> [Given passage]:
---
Bug with spectra when using real fft

I think there is a bug with the power spectrum estimates when a real dimension is provided.

For real fft, Hermitian symmetry is exploited to compute only the non-negative frequency terms. But we can’t ignore the energy in the negative frequency terms when computing spectra. To account for this, we need to multiply by 2 the energy of all but the first (DC) mode (and last mode if the signal length even - see https://numpy.org/doc/stable/reference/generated/numpy.fft.rfft.html).

I can demonstrate the issue and the fix through comparison to scipy.signal.periodogram:

import xrft
import numpy as np
import scipy.signal
import xarray as xr
import matplotlib.pyplot as plt 

x = xr.DataArray(np.random.normal(0, 1, size=100), 
                 dims=['t'], 
                 coords=[range(0,100)])


f_scipy, p_scipy = scipy.signal.periodogram(x.values,
                                            window='rectangular')
---
> [Data shown]:
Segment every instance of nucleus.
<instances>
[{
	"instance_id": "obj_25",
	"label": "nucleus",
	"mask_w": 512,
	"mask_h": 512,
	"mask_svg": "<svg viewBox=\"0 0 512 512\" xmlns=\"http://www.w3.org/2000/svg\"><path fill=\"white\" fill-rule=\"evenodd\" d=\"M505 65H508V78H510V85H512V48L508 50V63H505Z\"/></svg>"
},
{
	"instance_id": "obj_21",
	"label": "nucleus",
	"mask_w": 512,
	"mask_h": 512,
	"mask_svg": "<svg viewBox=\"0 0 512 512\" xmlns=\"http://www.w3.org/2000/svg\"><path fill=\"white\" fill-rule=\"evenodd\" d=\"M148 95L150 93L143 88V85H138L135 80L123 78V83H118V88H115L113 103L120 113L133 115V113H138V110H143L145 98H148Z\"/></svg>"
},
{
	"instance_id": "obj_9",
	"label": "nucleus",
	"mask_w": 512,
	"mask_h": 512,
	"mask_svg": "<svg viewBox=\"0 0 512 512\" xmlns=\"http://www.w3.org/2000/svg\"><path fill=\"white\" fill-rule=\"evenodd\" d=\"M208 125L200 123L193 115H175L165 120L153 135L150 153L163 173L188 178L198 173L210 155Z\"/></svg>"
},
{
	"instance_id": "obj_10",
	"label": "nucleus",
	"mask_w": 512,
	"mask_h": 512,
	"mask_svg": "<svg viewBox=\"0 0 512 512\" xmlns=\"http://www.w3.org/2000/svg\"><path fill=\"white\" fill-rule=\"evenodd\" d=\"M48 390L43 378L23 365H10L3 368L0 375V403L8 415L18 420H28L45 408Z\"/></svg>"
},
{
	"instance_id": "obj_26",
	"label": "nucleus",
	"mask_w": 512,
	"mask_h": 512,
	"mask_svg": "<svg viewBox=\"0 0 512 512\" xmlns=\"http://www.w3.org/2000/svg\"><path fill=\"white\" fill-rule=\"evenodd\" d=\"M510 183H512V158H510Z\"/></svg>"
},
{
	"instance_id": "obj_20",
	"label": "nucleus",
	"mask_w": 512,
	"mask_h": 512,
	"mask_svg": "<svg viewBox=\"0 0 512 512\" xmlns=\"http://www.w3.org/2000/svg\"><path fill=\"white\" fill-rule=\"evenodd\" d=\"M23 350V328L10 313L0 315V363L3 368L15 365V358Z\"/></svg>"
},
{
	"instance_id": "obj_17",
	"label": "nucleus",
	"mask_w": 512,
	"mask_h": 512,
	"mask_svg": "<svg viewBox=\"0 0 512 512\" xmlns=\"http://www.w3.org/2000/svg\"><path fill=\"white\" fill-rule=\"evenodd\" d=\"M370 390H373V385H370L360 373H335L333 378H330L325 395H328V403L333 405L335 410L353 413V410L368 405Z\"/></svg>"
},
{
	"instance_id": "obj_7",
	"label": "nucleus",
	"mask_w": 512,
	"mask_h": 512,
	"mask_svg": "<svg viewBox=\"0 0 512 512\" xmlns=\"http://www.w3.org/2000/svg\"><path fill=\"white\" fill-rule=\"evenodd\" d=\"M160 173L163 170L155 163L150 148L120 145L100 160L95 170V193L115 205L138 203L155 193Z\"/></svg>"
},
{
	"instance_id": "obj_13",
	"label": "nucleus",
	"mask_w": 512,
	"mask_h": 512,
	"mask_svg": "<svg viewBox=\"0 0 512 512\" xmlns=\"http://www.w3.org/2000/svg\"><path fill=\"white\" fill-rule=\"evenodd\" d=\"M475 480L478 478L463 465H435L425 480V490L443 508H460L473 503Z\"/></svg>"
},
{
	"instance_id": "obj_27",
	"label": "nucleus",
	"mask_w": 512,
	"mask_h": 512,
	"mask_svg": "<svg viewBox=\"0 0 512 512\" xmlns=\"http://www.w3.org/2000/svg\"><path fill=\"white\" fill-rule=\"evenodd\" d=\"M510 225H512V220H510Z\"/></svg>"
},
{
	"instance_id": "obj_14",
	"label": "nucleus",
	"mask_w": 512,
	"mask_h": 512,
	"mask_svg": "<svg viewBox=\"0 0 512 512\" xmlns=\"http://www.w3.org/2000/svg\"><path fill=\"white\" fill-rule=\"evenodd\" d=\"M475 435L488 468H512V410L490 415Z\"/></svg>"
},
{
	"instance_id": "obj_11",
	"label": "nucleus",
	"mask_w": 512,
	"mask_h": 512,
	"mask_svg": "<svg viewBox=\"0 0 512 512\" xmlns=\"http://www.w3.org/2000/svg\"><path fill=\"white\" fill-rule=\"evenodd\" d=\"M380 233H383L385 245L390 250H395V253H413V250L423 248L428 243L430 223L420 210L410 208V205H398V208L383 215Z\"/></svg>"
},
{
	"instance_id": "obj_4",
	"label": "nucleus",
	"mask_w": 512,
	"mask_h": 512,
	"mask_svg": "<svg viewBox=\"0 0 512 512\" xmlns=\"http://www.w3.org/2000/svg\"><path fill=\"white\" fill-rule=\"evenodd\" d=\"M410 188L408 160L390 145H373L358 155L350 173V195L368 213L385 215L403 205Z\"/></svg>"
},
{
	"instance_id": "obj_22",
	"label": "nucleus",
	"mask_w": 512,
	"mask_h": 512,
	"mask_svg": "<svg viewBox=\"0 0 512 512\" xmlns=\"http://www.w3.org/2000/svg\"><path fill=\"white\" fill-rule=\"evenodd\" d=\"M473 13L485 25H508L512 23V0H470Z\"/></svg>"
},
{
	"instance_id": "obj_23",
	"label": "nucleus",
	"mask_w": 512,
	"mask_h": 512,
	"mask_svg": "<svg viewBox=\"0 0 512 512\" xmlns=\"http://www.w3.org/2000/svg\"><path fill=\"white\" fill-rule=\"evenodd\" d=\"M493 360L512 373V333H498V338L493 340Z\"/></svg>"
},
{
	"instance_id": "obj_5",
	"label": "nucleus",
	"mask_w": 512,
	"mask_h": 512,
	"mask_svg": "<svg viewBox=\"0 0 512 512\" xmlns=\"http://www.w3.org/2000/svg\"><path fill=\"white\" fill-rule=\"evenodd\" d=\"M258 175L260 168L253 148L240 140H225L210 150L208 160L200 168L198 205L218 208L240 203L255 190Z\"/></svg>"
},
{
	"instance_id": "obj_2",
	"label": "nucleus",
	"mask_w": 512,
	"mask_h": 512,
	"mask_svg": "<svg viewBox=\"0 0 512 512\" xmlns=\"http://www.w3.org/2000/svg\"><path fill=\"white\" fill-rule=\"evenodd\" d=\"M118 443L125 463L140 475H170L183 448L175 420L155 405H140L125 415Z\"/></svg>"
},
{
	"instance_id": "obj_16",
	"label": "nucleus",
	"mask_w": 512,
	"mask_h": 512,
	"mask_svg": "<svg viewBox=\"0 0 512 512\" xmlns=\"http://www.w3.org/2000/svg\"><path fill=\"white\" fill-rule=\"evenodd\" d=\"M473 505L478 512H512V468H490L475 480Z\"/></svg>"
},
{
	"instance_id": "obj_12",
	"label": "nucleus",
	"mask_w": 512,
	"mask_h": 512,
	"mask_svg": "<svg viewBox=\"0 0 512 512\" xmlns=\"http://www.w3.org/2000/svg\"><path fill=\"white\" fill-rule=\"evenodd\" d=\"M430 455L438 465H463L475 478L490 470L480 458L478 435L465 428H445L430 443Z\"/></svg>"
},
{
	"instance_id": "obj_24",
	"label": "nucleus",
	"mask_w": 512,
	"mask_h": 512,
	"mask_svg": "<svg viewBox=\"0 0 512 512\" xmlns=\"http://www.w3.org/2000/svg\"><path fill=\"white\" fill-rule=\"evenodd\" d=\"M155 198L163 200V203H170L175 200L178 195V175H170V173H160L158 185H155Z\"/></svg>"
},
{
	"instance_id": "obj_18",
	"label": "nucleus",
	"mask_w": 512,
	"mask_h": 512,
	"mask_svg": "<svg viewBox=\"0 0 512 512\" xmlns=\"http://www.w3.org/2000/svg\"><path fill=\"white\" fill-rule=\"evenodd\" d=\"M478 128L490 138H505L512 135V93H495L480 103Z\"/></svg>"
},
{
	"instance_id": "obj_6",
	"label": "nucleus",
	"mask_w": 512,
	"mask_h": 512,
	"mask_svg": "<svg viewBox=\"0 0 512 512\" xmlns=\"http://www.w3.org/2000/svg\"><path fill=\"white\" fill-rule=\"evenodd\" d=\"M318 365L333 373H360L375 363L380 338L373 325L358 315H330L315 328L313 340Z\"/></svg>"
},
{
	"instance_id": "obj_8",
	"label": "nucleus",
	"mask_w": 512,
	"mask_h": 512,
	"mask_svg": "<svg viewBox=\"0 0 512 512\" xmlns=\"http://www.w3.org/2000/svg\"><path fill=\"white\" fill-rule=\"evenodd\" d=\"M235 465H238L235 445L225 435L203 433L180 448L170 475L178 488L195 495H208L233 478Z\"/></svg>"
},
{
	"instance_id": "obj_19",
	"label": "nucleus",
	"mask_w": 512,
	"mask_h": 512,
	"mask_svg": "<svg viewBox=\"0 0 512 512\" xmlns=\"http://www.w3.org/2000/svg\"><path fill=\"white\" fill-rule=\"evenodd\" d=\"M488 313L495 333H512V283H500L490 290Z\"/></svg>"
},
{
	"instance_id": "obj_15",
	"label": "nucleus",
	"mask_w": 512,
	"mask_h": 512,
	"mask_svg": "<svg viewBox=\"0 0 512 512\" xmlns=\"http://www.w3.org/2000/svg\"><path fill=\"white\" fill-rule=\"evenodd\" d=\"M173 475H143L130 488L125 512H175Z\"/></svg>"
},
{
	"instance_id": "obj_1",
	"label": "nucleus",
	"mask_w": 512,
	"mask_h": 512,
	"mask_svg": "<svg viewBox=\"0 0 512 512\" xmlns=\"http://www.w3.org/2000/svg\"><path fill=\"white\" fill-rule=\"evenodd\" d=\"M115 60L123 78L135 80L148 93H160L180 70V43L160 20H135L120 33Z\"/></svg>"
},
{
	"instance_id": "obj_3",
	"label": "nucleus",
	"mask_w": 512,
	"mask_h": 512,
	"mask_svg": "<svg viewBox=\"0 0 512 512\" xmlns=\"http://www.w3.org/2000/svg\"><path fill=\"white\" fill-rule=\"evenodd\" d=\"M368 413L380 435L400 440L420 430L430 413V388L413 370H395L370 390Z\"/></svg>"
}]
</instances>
---
> [Aim 1]: In the real FFT bug report, which function is used as the reference for showing the issue and the fix?
> [Aim 2]: Pick up the real FFT bug report after its final line and write what comes next.

> [Task answer 1]: scipy.signal.periodogram

> [Task answer 2]:
p_xrft = xrft.xrft.power_spectrum(x, 
                                  dim=['t'], 
                                  real='t',
                                  detrend='constant')

# For even length signals the last mode includes both the +ve and -ve contributions
correction = np.ones_like(f_scipy)
correction[1:-1] = 2

plt.plot(f_scipy, p_scipy,
         label='scipy psd')
plt.plot(p_xrft.freq_t, p_xrft, 
         color='C2', label='xrft psd')
plt.plot(p_xrft.freq_t, correction*p_xrft, 
         linestyle='--', color='C1', label='corrected xrft psd')
plt.xlabel('freq')
plt.ylabel('psd')
plt.legend()